Entonces, ¿por qué iba un ladrón, en especial un ladrón adolescente, a modificar su modus operandi sólo para entrar en mi casa? Tuvo que haberlo preparado a conciencia para saber a qué hora exacta salía yo a correr, así que ¿por qué no se llevó nada?
Empecé a pensar en que el Animal había calculado perfectamente el momento exacto en que me secuestraría, puesto que llegó al término de la jornada de puertas abiertas un día de calor sofocante, cuando sabía que no habría nadie. El Animal, que me había dicho que no había sido nada fácil adecentar aquella cabaña. El Animal, que pudo haber necesitado ayuda…
¿Y si tenía un cómplice?
Podía haber tenido un amigo, o algún hermano chiflado que esté cabreado conmigo por habérmelo cargado, yo qué sé… Había dado por sentado que la persona que había entrado en mi casa sabía que yo no estaba, pero ¿y si creía que sí estaba en casa? Mi coche estaba aparcado en la puerta, y era muy temprano. Pero ¿por qué venir a por mí después de todo este tiempo?
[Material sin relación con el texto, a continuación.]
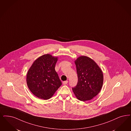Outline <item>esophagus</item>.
I'll return each mask as SVG.
<instances>
[{
    "label": "esophagus",
    "mask_w": 131,
    "mask_h": 131,
    "mask_svg": "<svg viewBox=\"0 0 131 131\" xmlns=\"http://www.w3.org/2000/svg\"><path fill=\"white\" fill-rule=\"evenodd\" d=\"M68 83V81H64L63 82V85H66Z\"/></svg>",
    "instance_id": "34e87169"
}]
</instances>
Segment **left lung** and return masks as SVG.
Instances as JSON below:
<instances>
[{"label":"left lung","mask_w":131,"mask_h":131,"mask_svg":"<svg viewBox=\"0 0 131 131\" xmlns=\"http://www.w3.org/2000/svg\"><path fill=\"white\" fill-rule=\"evenodd\" d=\"M78 77L77 85L72 89L78 100H92L100 93L103 82V74L100 67L91 58L81 56L74 61Z\"/></svg>","instance_id":"left-lung-1"}]
</instances>
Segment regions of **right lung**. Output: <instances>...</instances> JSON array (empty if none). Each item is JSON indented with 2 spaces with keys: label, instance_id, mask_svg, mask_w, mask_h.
<instances>
[{
  "label": "right lung",
  "instance_id": "add662e5",
  "mask_svg": "<svg viewBox=\"0 0 131 131\" xmlns=\"http://www.w3.org/2000/svg\"><path fill=\"white\" fill-rule=\"evenodd\" d=\"M58 58L44 54L32 63L27 74V84L31 93L38 98H51L62 83L55 70Z\"/></svg>",
  "mask_w": 131,
  "mask_h": 131
}]
</instances>
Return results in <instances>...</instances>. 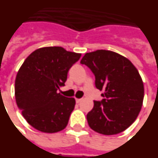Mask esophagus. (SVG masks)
Listing matches in <instances>:
<instances>
[{"label":"esophagus","instance_id":"obj_1","mask_svg":"<svg viewBox=\"0 0 158 158\" xmlns=\"http://www.w3.org/2000/svg\"><path fill=\"white\" fill-rule=\"evenodd\" d=\"M81 100H82V99H76V103L79 104V103L81 102Z\"/></svg>","mask_w":158,"mask_h":158}]
</instances>
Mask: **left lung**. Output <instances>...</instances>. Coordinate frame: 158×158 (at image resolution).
I'll list each match as a JSON object with an SVG mask.
<instances>
[{
	"mask_svg": "<svg viewBox=\"0 0 158 158\" xmlns=\"http://www.w3.org/2000/svg\"><path fill=\"white\" fill-rule=\"evenodd\" d=\"M80 64L91 70L95 87L104 92L87 114L89 127L103 135L122 132L142 106L144 86L137 69L127 58L108 50L88 52Z\"/></svg>",
	"mask_w": 158,
	"mask_h": 158,
	"instance_id": "8db88e82",
	"label": "left lung"
}]
</instances>
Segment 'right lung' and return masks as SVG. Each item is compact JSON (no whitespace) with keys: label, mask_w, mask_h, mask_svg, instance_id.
<instances>
[{"label":"right lung","mask_w":158,"mask_h":158,"mask_svg":"<svg viewBox=\"0 0 158 158\" xmlns=\"http://www.w3.org/2000/svg\"><path fill=\"white\" fill-rule=\"evenodd\" d=\"M80 57L62 47H47L31 52L20 68L15 81L16 101L35 129L54 133L67 127L75 100L58 91Z\"/></svg>","instance_id":"1"}]
</instances>
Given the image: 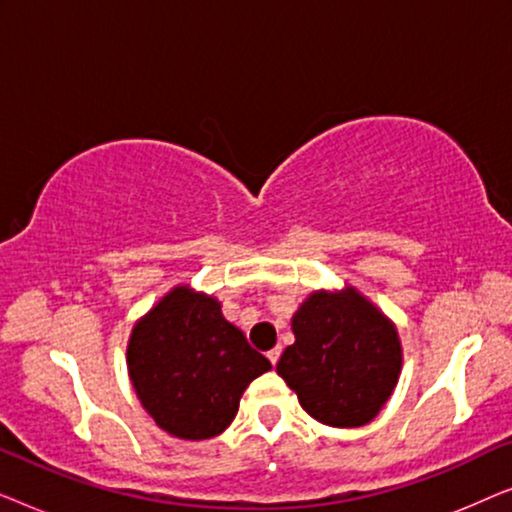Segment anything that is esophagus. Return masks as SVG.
I'll return each mask as SVG.
<instances>
[{"instance_id": "1", "label": "esophagus", "mask_w": 512, "mask_h": 512, "mask_svg": "<svg viewBox=\"0 0 512 512\" xmlns=\"http://www.w3.org/2000/svg\"><path fill=\"white\" fill-rule=\"evenodd\" d=\"M279 356H282V347H275V349H270V352H268V359H270L272 366H277Z\"/></svg>"}]
</instances>
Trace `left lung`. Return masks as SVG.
<instances>
[{
    "label": "left lung",
    "instance_id": "1",
    "mask_svg": "<svg viewBox=\"0 0 512 512\" xmlns=\"http://www.w3.org/2000/svg\"><path fill=\"white\" fill-rule=\"evenodd\" d=\"M296 342L277 373L321 424L363 426L389 401L401 375L398 331L359 291H314L291 319Z\"/></svg>",
    "mask_w": 512,
    "mask_h": 512
}]
</instances>
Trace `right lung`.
I'll list each match as a JSON object with an SVG mask.
<instances>
[{"mask_svg":"<svg viewBox=\"0 0 512 512\" xmlns=\"http://www.w3.org/2000/svg\"><path fill=\"white\" fill-rule=\"evenodd\" d=\"M272 366L226 321L221 303L174 286L132 328L130 382L160 429L184 440L223 433L251 380Z\"/></svg>","mask_w":512,"mask_h":512,"instance_id":"add662e5","label":"right lung"}]
</instances>
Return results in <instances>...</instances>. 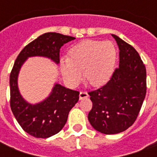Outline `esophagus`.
<instances>
[{"label": "esophagus", "instance_id": "esophagus-1", "mask_svg": "<svg viewBox=\"0 0 157 157\" xmlns=\"http://www.w3.org/2000/svg\"><path fill=\"white\" fill-rule=\"evenodd\" d=\"M79 98H80L81 100H82V99L86 98H88V93H87V92H86V91L81 92H80V95H79Z\"/></svg>", "mask_w": 157, "mask_h": 157}]
</instances>
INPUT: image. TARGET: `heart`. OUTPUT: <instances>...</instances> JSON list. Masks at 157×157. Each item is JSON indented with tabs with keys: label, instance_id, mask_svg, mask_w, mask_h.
Wrapping results in <instances>:
<instances>
[{
	"label": "heart",
	"instance_id": "b5f03b06",
	"mask_svg": "<svg viewBox=\"0 0 157 157\" xmlns=\"http://www.w3.org/2000/svg\"><path fill=\"white\" fill-rule=\"evenodd\" d=\"M117 51L110 41L83 40L71 48L69 58L60 59V70L64 78L75 86L84 78L93 86H99L109 81L114 71Z\"/></svg>",
	"mask_w": 157,
	"mask_h": 157
}]
</instances>
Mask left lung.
<instances>
[{
    "instance_id": "left-lung-1",
    "label": "left lung",
    "mask_w": 157,
    "mask_h": 157,
    "mask_svg": "<svg viewBox=\"0 0 157 157\" xmlns=\"http://www.w3.org/2000/svg\"><path fill=\"white\" fill-rule=\"evenodd\" d=\"M119 48V66L102 87L88 92V120L105 135L124 131L135 123L146 93V70L135 48L112 34Z\"/></svg>"
}]
</instances>
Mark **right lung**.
<instances>
[{
    "instance_id": "1",
    "label": "right lung",
    "mask_w": 157,
    "mask_h": 157,
    "mask_svg": "<svg viewBox=\"0 0 157 157\" xmlns=\"http://www.w3.org/2000/svg\"><path fill=\"white\" fill-rule=\"evenodd\" d=\"M74 37L58 33H46L25 46L16 59L10 74V105L13 115L22 129L36 138H48L65 126L71 109L79 100V92L55 84L44 101L31 104L19 92L17 78L20 69L27 59L42 56L50 59L58 65L59 49Z\"/></svg>"
}]
</instances>
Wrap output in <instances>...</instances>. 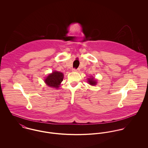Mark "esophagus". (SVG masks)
Returning <instances> with one entry per match:
<instances>
[{"label":"esophagus","instance_id":"1","mask_svg":"<svg viewBox=\"0 0 148 148\" xmlns=\"http://www.w3.org/2000/svg\"><path fill=\"white\" fill-rule=\"evenodd\" d=\"M72 71H73V72H79V71H80V69H79L73 68V69H72Z\"/></svg>","mask_w":148,"mask_h":148}]
</instances>
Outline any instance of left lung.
Segmentation results:
<instances>
[{"label":"left lung","mask_w":148,"mask_h":148,"mask_svg":"<svg viewBox=\"0 0 148 148\" xmlns=\"http://www.w3.org/2000/svg\"><path fill=\"white\" fill-rule=\"evenodd\" d=\"M88 82L89 84L91 85H95L96 84V83H97L96 80H95L93 77L88 79Z\"/></svg>","instance_id":"left-lung-1"}]
</instances>
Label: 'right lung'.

El lunes estaba tan obsesionada con la idea que decidí llamar a Gary y preguntarle si había alguna posibilidad de que el Animal hubiese contado con algún tipo de ayuda. Esta mierda es como el cáncer: si no aniquilas hasta la última célula, hasta la última ramificación, volverá a crecer y se convertirá en un tumor aún mayor. Pero tenía el teléfono apagado y cuando llamé a comisaría me dijeron que estaba fuera y que no volvería hasta este fin de semana.
Me sorprendió que no me hubiese dicho que se iba fuera porque, por lo general, hablamos una o dos veces por semana. Siempre se muestra muy amable cuando llamo, nunca dice cosas estúpidas del tipo: «¿Qué puedo hacer por ti?». Y menos mal, porque no sé exactamente por qué lo llamo. Al principio ni siquiera era un acto consciente; todo mi mundo estaba patas arriba, completamente fuera de control, y yo me encontraba con el teléfono en la mano. A veces ni siquiera podía hablar… por suerte existe el identificador de llamadas. Él esperaba un par de segundos y si seguía callada, empezaba a hablar del caso hasta que se quedaba sin novedades en la investigación. Luego me contaba divertidas historias de polis hasta que ya me encontraba mejor y colgaba, a veces sin decirle adiós siquiera. Un día se vio obligado a describir la forma correcta de limpiar un arma hasta que al fin le dije que lo dejara. No me puedo creer que el tipo siguiera contestando a mis llamadas.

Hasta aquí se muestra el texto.